PySpark, from the ground up Lesson 58 / 60

Debugging slow Spark jobs: the 30-minute checklist

The systematic loop for figuring out what's wrong with a slow job — read the UI, find the slow stage, look at task skew, GC, shuffle volume, in that order.

A job that used to finish in 12 minutes is now taking 90. Your manager wants to know why before standup. You have one Spark UI tab open and a vague feeling.

This is the moment where everyone wants to start tuning. They go straight for spark.sql.shuffle.partitions, they bump executor memory, they sprinkle repartition() calls, they cache things at random. None of it works because none of it was diagnosed. They burn an hour and the job is still slow.

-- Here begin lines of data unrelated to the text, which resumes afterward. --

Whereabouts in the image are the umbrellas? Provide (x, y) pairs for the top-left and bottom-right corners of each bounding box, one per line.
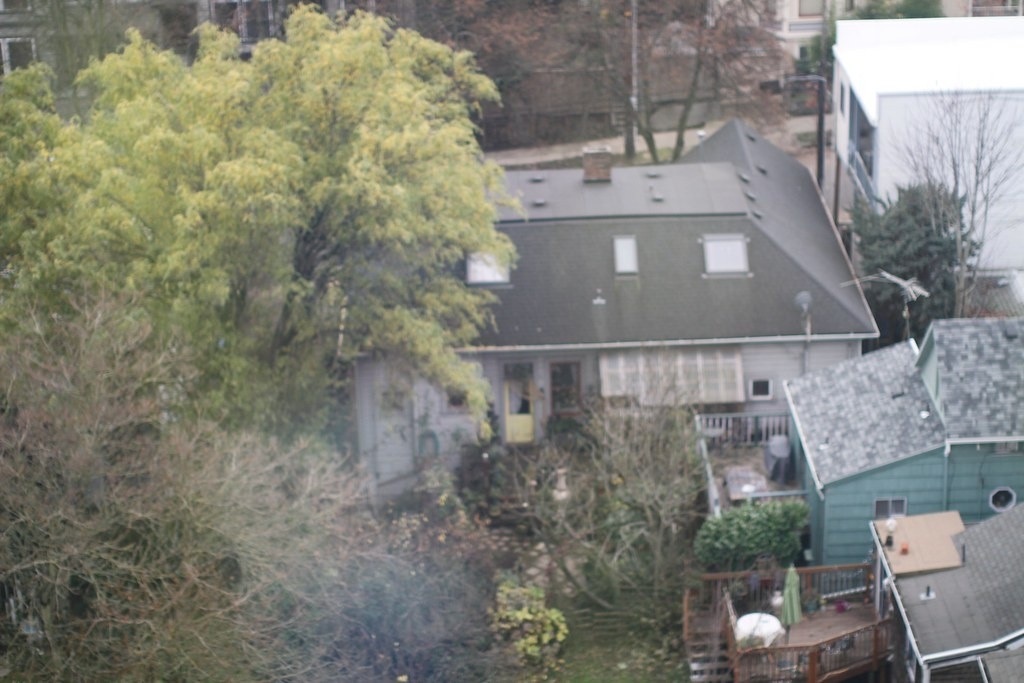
(783, 563), (801, 642)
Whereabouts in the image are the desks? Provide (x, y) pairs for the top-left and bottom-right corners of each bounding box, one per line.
(764, 435), (796, 485)
(723, 464), (768, 501)
(736, 612), (785, 650)
(701, 426), (724, 448)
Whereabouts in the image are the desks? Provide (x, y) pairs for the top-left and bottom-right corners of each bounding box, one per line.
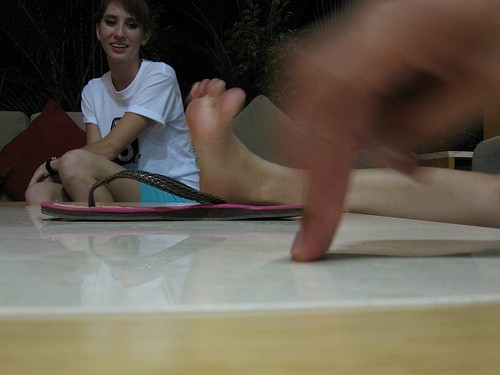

The discipline is: never tune blind, always read the UI first. Below is the 30-minute loop I run on any slow job. Six steps, in order, every time. Most jobs you’ll find the answer at step 2 or 3. The rest of the steps are there for the harder cases.

Step 1 — Open the UI and find the slow stage (3 minutes)

Slow jobs are usually slow because of one stage, not all of them.

Open the Spark UI (history server if the job already finished, live UI if it’s still running). Click Jobs. The slow run is the one with the long horizontal bar.

Click into it. You’re now on the Stages tab for that job. Sort by Duration descending. The top row is your culprit.

Stage Id | Description                | Duration | Tasks  | Input    | Shuffle Read
   18    | aggregate at App.scala:142 | 47 min   | 200    | 1.2 GB   | 89 GB
   12    | scan parquet ...           | 4.1 min  | 1200   | 380 GB   | 0
   ...

Stage 18 is where the 47 minutes went. Everything else is noise. From now on, every step is about stage 18.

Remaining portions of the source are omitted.